So, if I understand this right (and I may well not), when you instantiate a metaclass you get a class, and when you instantiate a class you get an object, and since anything you instantiate is an object anyway that means classes are objects. I'm not entirely sure if metaclasses are objects, but it seems to lack a certain amount of egregious symmetry if it doesn't.metaclasses are objects as well.
That means, I think, that you ought to be able to call methods on classes, which since you can I think we're mostly OK, though I expect some reworking of base behaviour might be in order. (Though nobody outside of us on the list are likely to ever use it so far as I can tell :)
The one question I have is whether we need to have a "call class method" operation that, when you invoke it, looks up the class of the object and redispatches to it, or whether class methods are just methods called on class objects.

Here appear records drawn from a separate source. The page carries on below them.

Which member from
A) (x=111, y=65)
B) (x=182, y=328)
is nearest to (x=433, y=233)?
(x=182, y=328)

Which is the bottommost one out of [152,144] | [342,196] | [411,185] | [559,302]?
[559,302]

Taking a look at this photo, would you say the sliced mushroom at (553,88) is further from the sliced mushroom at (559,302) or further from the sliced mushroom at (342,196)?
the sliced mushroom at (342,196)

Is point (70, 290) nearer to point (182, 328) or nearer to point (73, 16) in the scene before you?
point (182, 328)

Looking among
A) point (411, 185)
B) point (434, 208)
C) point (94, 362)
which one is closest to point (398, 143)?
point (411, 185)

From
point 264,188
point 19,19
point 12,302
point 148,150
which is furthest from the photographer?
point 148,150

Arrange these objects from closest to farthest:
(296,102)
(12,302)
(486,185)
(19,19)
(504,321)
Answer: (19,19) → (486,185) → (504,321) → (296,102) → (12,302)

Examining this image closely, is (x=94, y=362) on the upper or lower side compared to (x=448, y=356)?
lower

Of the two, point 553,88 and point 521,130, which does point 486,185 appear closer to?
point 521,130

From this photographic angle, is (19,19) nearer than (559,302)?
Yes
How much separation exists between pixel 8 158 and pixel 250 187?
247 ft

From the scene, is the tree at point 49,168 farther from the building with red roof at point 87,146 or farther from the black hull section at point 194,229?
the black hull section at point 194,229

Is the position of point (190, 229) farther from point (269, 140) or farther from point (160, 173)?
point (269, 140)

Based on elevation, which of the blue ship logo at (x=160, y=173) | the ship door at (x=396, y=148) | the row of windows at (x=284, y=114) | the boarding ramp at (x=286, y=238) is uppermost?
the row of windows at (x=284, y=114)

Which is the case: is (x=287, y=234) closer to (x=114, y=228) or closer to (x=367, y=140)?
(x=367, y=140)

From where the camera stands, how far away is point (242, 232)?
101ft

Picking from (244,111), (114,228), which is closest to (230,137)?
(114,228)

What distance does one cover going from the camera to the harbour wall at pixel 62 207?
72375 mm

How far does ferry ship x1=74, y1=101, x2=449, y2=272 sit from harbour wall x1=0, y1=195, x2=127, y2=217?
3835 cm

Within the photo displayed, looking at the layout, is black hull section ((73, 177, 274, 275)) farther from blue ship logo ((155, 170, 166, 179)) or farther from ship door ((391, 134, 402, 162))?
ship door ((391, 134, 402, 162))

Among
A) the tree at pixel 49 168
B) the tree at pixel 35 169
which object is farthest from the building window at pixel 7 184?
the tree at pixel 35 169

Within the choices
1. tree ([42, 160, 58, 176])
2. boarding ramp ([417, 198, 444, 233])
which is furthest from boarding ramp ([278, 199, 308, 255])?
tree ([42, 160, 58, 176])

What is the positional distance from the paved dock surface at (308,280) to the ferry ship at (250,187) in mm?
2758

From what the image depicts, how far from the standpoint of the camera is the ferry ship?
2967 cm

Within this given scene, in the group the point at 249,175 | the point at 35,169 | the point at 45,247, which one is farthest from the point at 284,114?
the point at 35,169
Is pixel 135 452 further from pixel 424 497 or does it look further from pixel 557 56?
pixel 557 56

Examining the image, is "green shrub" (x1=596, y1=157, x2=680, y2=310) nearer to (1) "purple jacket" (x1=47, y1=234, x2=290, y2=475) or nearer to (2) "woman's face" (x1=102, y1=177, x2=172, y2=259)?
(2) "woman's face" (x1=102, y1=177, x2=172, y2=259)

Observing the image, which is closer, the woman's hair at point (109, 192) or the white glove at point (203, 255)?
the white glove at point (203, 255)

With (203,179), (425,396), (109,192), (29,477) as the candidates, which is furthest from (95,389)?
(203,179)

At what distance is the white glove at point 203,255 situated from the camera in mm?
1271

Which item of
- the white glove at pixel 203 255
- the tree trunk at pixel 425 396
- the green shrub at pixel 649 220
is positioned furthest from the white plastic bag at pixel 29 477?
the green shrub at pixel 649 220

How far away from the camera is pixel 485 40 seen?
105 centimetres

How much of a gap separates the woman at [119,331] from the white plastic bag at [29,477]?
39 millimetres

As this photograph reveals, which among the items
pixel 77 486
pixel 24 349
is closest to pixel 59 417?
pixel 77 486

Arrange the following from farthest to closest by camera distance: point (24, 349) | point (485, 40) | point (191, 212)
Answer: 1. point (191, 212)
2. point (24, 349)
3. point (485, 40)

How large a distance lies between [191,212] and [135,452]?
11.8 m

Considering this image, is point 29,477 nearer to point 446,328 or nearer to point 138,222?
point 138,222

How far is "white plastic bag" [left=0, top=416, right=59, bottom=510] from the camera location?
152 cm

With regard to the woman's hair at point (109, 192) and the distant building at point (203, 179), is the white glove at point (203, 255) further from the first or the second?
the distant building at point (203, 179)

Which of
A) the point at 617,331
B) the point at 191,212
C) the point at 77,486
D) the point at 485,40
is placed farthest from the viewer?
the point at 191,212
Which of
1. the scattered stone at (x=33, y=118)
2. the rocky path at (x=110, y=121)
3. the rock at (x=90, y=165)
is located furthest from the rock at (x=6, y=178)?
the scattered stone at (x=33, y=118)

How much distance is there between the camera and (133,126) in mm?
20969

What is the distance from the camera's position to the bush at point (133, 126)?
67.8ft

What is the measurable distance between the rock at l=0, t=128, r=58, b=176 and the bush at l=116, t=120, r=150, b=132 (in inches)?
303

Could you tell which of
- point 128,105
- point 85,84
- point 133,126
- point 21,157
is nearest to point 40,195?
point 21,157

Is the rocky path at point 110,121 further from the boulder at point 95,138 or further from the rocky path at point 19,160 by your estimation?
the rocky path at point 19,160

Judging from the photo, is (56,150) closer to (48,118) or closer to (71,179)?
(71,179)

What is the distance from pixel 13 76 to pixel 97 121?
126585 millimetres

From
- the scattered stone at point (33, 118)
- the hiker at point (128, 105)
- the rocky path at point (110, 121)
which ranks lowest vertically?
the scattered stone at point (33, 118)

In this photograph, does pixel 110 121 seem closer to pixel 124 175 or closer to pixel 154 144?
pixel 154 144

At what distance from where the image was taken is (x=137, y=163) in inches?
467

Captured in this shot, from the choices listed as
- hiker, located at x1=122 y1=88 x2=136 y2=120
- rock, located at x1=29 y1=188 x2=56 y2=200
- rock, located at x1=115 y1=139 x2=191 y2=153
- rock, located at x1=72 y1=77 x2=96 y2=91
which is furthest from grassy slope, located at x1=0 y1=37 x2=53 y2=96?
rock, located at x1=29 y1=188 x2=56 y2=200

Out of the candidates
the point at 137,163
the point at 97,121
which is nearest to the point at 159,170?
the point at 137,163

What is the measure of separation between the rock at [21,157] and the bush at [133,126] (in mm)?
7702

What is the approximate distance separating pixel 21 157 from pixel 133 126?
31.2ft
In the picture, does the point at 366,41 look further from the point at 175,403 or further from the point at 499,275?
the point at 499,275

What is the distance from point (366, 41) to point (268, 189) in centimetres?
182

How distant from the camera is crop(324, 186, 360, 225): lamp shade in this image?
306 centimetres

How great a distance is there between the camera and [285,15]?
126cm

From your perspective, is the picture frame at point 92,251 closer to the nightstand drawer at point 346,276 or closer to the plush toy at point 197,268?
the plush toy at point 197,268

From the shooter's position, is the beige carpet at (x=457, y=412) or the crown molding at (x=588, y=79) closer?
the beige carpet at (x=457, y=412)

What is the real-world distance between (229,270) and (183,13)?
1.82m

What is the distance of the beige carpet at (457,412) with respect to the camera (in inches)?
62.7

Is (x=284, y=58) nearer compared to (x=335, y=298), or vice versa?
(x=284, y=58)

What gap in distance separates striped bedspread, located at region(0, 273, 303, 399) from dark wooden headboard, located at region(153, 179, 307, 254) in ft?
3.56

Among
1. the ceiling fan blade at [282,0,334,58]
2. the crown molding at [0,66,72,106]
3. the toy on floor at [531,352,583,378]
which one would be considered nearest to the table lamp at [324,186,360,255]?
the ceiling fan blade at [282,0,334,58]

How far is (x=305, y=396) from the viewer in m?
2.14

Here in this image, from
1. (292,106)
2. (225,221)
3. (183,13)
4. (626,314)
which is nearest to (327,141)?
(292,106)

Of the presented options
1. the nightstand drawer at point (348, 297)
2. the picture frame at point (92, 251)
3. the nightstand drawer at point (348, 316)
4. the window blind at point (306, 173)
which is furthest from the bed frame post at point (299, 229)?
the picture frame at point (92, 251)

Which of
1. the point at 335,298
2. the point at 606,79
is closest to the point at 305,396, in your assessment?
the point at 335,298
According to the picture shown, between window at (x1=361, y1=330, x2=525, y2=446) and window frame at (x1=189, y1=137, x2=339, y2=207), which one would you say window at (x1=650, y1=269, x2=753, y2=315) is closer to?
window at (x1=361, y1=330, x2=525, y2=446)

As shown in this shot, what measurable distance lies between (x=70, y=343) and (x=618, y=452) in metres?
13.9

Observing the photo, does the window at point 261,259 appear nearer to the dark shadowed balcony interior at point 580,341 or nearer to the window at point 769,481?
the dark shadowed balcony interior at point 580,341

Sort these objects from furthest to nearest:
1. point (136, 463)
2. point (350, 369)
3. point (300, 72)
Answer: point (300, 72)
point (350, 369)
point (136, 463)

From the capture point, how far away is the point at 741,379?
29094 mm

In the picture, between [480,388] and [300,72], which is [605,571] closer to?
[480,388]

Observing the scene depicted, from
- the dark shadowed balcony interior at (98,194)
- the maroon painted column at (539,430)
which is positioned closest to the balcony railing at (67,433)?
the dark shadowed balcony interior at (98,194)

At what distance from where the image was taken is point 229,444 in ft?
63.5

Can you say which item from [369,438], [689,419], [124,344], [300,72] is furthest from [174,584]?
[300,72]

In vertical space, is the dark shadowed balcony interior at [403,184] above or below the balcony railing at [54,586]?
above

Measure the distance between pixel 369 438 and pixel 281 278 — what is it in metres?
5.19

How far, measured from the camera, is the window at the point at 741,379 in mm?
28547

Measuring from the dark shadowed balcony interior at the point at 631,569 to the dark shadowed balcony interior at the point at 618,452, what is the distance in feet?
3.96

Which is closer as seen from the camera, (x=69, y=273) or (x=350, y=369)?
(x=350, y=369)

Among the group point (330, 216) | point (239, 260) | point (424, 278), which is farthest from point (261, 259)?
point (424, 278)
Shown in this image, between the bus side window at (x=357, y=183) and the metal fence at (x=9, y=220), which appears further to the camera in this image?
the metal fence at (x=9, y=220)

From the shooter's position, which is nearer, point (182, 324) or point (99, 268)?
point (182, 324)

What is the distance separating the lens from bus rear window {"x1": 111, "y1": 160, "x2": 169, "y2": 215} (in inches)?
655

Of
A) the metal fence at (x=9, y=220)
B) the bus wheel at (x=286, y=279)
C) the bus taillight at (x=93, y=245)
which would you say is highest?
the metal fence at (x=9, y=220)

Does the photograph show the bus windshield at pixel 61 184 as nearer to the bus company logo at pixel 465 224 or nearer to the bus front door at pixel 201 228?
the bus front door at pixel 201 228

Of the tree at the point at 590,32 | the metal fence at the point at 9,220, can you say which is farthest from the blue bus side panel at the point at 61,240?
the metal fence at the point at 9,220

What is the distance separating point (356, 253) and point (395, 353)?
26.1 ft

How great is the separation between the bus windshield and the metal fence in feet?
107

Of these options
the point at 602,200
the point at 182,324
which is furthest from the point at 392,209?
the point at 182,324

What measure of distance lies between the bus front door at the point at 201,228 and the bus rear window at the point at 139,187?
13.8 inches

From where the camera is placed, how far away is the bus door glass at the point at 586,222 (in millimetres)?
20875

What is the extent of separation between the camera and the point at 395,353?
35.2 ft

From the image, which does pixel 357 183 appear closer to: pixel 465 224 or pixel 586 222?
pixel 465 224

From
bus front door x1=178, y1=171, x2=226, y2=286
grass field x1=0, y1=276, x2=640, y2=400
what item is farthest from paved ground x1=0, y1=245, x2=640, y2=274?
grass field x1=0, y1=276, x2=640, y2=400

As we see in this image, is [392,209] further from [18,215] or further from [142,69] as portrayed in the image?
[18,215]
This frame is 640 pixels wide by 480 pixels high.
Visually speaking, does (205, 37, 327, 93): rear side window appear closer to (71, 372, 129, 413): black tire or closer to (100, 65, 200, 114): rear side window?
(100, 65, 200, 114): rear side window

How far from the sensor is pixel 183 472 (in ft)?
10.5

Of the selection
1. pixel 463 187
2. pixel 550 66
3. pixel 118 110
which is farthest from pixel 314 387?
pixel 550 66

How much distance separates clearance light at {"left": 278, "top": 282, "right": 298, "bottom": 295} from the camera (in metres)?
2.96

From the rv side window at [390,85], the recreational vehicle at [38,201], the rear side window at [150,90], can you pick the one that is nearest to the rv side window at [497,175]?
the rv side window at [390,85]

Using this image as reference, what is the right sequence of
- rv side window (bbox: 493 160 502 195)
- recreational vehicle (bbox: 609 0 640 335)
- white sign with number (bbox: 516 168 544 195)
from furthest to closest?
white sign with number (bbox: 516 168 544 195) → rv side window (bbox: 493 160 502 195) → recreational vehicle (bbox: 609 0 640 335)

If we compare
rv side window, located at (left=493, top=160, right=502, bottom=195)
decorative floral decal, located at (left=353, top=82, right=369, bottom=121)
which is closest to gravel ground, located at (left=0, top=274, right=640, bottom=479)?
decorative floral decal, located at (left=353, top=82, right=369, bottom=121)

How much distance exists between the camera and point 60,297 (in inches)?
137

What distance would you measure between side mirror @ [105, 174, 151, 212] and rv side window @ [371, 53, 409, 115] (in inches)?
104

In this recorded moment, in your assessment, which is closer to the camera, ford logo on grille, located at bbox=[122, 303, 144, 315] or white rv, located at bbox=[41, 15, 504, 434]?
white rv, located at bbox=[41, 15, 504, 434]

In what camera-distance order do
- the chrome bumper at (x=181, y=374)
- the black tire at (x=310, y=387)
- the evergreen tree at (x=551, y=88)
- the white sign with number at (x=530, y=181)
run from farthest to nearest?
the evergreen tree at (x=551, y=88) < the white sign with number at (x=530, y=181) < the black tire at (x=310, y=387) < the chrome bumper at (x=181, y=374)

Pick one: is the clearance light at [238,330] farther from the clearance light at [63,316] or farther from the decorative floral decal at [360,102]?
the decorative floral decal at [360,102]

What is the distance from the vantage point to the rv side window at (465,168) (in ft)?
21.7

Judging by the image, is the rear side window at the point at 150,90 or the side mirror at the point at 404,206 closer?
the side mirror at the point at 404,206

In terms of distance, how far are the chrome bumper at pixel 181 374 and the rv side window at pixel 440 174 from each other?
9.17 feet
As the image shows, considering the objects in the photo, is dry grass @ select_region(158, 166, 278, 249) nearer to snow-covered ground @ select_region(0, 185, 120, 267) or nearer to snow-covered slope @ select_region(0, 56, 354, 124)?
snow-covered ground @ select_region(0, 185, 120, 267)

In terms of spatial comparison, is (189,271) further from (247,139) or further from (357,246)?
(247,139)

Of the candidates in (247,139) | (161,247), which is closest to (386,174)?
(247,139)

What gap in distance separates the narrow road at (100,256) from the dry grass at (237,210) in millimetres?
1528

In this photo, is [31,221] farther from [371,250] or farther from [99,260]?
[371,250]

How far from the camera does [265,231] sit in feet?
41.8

With Ruby class methods are just method calls on the class objects, so there's no for a "call class method" operation.
Languages like Python might need one though but I can't say for certain as my knowledge of Python is very sketchy.
One difficulty is when calling class methods some languages require that you provide the class object as the receiver (Ruby and c# do this) while some languages let you use an instance of the class as the receiver (Java does this)
so in Ruby foo = Foo.new foo.class_method will produce an error
but in Java foo = new Foo foo.class_method will work
Though rather than having a seperate call class method operation it might be better to hide the logic that checks for any class methods withing the JavaObject pmc.